▶ PASSAGE PROVIDED:

BEGIN

Lemekani Nyirenda, a Zambian student recently killed while fighting for Russia in their invasion of Ukraine, was recruited by the infamous mercenary Wagner Group, the Zambian Government has confirmed.
Nyirenda’s body arrived in the country on December 11th. While at the airport waiting for the body to arrive Chembo Mbula, Permanent Secretary at the Ministry of Foreign Affairs and International Cooperation, confirmed that the cost of flying Nyirenda’s body to Zambia were borne by the Wagner Group, a prominent Russian military contractor that had recruited him. He explained that the Wagner Group had cooperated with the Russian Government to transport the student’s body.
In November the head of Wagner, Yevgeny Prigozhin, admitted recruiting Nyirenda from prison, claiming the young man had willingly agreed to go and fight against Ukraine.
Wagner, whose operations in African and Middle Eastern conflicts have frequently been accused of breaking international law, has been variously described as a network of mercenaries or a de-facto private army of Russian President Vladimir Putin. The group operates outside of Russian law, as private military contractors are prohibited in the country.

END

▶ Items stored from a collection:
BEGIN

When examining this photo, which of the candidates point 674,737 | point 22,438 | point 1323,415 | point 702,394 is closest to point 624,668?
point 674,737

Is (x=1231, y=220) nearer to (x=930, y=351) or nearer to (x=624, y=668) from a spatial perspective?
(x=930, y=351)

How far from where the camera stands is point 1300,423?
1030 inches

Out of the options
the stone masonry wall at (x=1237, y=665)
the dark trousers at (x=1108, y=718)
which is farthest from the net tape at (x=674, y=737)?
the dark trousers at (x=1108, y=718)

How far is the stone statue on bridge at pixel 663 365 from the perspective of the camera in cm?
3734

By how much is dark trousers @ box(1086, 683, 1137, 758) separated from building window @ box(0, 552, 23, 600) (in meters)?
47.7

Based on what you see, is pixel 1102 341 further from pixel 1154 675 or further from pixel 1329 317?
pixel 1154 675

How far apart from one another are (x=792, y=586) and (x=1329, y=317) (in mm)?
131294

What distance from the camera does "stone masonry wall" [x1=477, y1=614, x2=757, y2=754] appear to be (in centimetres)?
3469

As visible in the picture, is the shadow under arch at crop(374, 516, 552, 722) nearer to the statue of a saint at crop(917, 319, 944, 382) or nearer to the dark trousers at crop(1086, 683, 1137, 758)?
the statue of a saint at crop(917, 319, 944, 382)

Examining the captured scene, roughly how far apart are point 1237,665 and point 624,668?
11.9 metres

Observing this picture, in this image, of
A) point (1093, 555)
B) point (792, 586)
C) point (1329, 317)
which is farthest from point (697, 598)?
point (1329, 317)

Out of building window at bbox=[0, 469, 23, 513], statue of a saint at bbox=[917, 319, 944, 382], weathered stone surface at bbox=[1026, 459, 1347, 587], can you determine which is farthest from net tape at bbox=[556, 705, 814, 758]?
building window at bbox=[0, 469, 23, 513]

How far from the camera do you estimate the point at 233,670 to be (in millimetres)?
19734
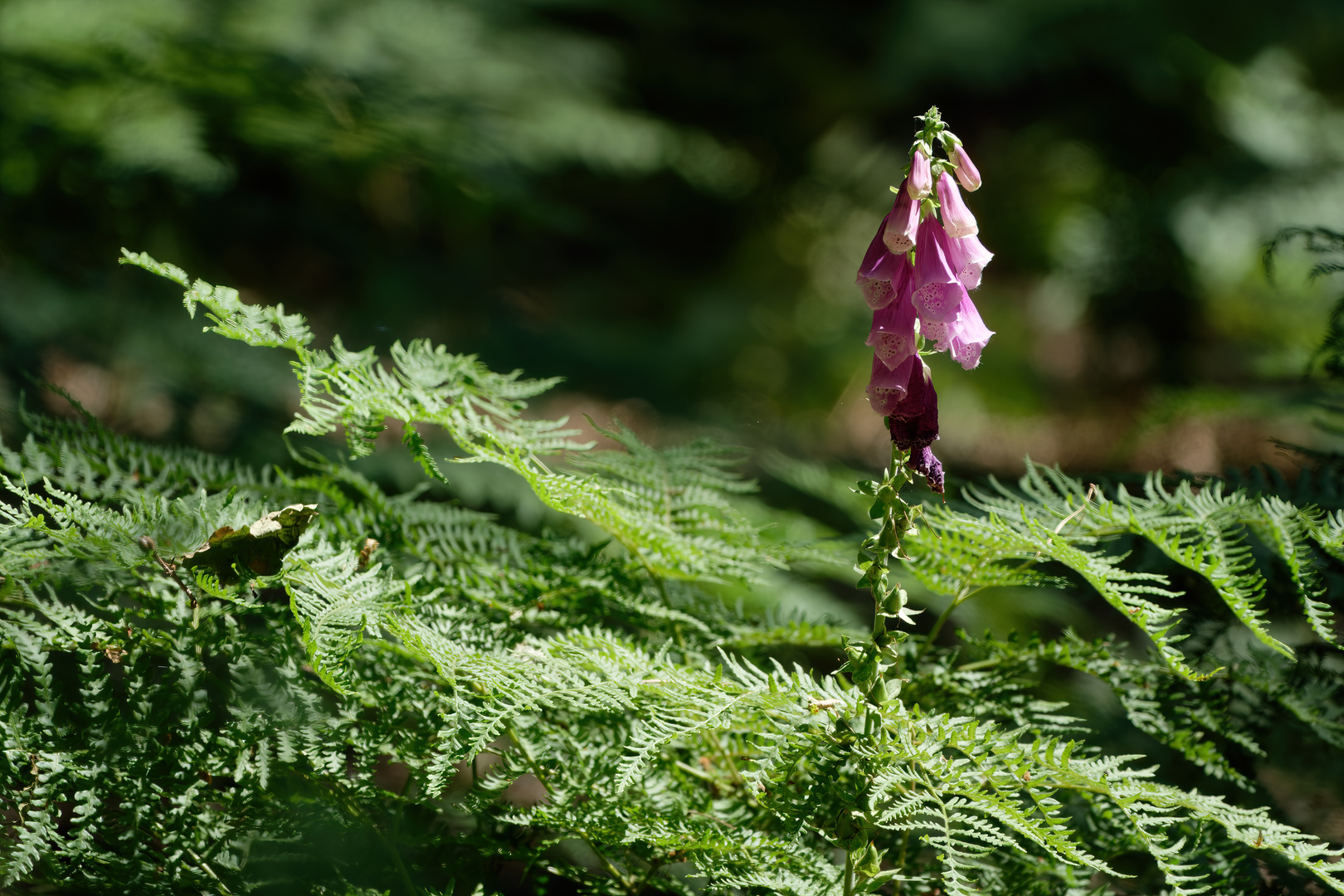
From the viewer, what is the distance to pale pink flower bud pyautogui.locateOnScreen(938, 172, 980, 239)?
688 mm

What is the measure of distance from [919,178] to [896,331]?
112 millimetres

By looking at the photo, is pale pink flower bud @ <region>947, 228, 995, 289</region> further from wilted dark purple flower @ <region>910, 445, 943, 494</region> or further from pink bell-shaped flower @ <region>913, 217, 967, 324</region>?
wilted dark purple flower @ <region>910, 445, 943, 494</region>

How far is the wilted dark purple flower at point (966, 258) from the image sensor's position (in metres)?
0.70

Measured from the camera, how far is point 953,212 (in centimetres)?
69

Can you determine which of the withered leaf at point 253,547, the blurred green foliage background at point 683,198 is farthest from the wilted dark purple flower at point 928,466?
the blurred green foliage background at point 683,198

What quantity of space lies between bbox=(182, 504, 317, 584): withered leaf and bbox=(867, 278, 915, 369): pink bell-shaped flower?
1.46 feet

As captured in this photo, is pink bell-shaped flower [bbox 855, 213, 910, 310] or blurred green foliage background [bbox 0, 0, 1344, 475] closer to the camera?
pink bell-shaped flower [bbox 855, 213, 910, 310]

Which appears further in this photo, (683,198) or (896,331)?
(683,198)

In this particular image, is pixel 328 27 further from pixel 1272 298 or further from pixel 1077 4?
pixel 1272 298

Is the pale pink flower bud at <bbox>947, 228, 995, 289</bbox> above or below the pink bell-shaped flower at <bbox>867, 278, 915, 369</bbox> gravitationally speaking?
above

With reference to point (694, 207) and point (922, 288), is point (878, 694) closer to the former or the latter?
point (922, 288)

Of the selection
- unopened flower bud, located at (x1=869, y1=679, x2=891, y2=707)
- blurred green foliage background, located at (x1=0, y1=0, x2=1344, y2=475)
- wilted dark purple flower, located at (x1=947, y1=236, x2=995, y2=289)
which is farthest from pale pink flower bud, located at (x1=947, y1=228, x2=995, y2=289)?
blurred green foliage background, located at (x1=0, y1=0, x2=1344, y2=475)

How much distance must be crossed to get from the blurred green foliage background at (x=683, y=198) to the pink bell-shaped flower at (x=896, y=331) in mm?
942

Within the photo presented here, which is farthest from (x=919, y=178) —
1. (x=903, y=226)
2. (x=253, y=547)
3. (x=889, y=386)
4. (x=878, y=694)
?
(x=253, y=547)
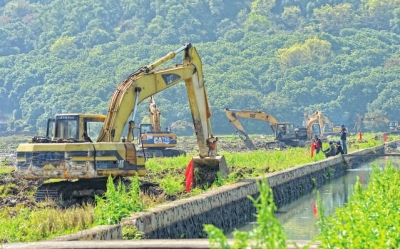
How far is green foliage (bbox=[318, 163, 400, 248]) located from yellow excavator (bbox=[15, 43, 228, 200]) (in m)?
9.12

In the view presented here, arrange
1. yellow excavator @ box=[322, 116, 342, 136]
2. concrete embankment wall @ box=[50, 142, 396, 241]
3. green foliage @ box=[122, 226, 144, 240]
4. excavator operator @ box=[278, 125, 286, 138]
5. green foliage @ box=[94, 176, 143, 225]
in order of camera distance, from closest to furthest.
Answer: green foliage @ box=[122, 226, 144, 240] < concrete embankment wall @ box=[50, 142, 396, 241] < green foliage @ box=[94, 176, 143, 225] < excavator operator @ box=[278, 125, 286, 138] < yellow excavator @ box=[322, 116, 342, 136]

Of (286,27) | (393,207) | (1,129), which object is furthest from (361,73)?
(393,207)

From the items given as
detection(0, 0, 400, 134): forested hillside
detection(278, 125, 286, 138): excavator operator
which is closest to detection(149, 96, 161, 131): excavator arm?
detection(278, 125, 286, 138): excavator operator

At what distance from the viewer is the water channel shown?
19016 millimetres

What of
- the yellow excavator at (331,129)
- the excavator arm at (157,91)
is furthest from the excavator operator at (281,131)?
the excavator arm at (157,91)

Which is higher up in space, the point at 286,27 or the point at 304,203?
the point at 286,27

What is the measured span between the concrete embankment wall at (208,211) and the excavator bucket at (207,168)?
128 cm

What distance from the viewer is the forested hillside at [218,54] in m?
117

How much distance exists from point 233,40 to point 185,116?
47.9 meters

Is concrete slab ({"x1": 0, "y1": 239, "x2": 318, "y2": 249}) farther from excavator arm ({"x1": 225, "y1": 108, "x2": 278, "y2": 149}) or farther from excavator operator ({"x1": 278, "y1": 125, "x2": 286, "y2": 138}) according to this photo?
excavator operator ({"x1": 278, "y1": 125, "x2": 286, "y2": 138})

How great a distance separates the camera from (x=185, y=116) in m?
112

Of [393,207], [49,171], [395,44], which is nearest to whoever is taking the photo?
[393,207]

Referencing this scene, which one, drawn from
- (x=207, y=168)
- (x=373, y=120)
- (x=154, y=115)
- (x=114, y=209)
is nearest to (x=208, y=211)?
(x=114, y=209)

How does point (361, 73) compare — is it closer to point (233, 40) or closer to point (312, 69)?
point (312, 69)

END
BEGIN

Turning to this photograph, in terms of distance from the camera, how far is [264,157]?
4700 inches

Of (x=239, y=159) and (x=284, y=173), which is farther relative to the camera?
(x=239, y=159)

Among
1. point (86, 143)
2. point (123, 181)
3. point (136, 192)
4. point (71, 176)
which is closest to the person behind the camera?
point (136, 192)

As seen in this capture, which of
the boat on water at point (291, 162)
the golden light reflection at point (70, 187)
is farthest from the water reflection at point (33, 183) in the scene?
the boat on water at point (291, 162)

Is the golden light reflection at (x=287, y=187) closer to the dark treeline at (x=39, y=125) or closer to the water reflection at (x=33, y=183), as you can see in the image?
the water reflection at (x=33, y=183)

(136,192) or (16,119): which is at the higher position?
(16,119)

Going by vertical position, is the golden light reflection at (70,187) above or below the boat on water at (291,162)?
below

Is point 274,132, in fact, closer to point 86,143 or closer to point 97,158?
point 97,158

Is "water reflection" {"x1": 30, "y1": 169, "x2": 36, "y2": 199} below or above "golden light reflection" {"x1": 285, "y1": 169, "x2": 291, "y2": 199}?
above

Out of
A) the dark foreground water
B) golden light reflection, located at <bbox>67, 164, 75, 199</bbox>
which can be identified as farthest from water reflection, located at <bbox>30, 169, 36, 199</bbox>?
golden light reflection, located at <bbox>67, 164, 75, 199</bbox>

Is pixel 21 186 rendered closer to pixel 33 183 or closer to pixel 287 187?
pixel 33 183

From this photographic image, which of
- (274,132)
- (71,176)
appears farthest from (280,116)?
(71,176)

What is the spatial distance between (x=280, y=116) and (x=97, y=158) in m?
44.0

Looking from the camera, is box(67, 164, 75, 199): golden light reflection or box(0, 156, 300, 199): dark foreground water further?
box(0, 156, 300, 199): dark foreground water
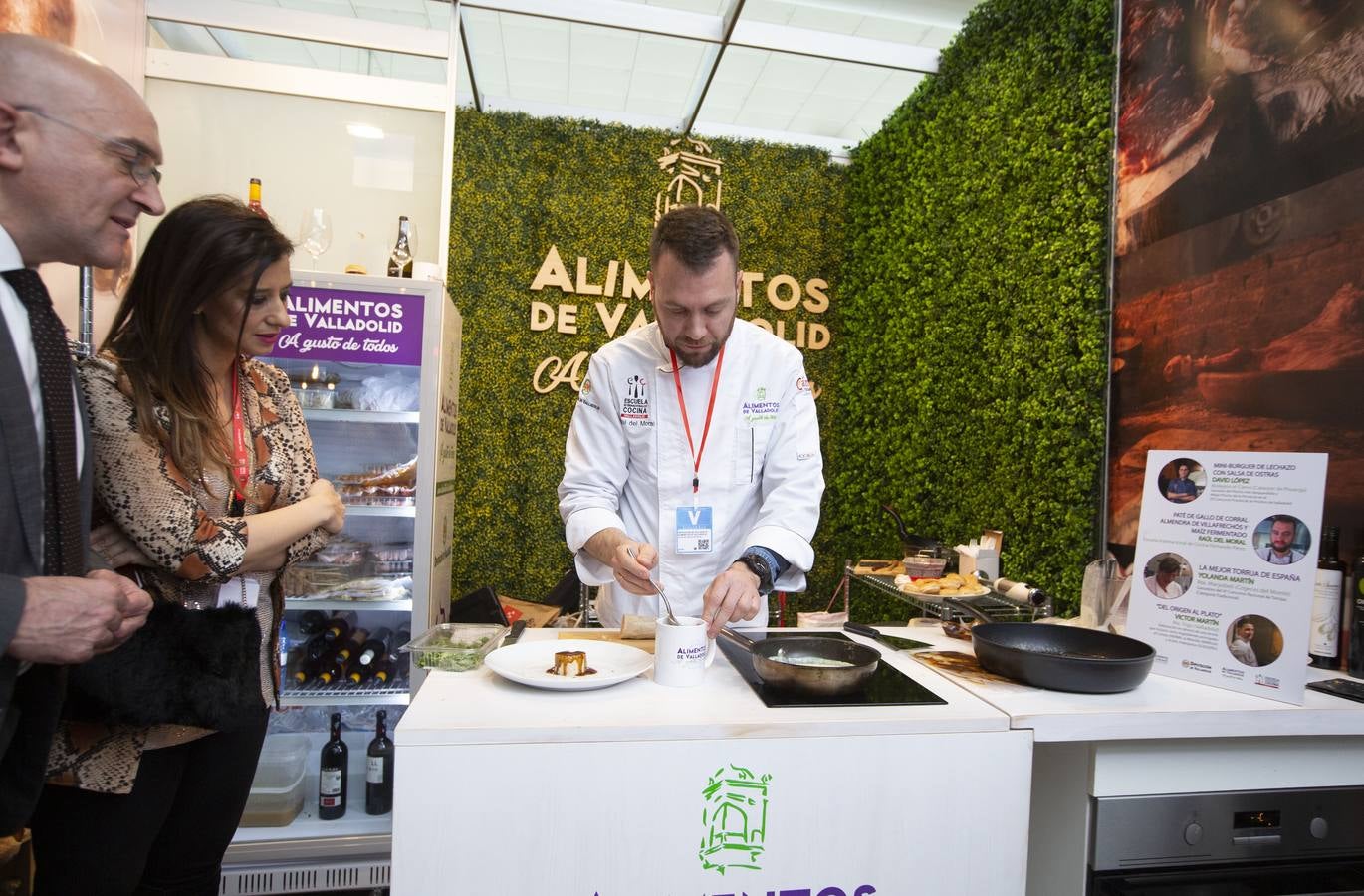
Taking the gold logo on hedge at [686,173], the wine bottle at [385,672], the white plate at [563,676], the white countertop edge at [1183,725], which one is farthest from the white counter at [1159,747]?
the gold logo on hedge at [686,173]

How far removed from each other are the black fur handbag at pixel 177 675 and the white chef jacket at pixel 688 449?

END
BEGIN

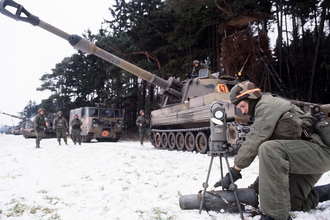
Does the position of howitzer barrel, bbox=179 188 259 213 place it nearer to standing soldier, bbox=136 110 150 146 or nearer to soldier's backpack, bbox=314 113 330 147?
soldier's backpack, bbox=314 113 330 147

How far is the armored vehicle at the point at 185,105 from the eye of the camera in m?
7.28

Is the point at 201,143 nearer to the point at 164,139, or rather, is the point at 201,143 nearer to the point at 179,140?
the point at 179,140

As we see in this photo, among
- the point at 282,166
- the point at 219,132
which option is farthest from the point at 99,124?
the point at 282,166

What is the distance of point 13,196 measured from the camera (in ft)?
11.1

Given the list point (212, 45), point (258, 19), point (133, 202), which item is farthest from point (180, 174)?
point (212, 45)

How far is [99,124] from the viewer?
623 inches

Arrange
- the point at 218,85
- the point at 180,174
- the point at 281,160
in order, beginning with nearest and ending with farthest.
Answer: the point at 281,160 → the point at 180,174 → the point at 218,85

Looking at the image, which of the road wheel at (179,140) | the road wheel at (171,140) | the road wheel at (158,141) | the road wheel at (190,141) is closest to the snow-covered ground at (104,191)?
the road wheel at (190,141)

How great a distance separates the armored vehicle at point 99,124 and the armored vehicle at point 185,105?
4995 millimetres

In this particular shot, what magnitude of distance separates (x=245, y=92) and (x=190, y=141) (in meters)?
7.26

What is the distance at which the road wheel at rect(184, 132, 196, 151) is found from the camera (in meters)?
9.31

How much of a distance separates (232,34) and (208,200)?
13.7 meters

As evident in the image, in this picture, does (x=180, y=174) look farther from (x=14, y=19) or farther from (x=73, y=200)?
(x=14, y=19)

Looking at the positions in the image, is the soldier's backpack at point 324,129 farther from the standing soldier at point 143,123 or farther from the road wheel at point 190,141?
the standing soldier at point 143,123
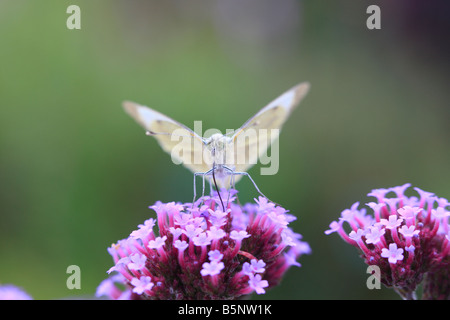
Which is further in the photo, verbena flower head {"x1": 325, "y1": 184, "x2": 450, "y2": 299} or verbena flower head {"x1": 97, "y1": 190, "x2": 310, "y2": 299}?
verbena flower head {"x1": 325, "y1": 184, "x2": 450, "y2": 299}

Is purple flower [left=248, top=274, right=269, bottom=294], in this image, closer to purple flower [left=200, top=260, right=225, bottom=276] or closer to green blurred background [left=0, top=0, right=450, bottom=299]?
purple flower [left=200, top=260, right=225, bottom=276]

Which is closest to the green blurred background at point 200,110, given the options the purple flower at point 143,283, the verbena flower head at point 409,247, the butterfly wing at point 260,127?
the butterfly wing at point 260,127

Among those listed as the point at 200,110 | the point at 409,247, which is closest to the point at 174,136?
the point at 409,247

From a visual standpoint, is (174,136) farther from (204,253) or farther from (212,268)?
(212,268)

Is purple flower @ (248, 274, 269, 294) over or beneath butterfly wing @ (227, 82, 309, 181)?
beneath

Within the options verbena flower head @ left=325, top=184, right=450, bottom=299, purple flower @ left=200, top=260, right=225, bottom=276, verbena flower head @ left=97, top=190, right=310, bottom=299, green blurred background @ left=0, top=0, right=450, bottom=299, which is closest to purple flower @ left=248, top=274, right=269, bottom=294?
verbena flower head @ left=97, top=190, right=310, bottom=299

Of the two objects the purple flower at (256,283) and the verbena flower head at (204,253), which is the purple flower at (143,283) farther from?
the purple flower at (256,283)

END

▶ EXERCISE DIRECTIONS:
Reproduce word for word the stretch of the article on the Wagner Group's recruitment of Lemekani Nyirenda from "Lemekani Nyirenda, a" through "the student’s body.".

▶ WRITTEN SOLUTION:
Lemekani Nyirenda, a Zambian student recently killed while fighting for Russia in their invasion of Ukraine, was recruited by the infamous mercenary Wagner Group, the Zambian Government has confirmed.
Nyirenda’s body arrived in the country on December 11th. While at the airport waiting for the body to arrive Chembo Mbula, Permanent Secretary at the Ministry of Foreign Affairs and International Cooperation, confirmed that the cost of flying Nyirenda’s body to Zambia were borne by the Wagner Group, a prominent Russian military contractor that had recruited him. He explained that the Wagner Group had cooperated with the Russian Government to transport the student’s body.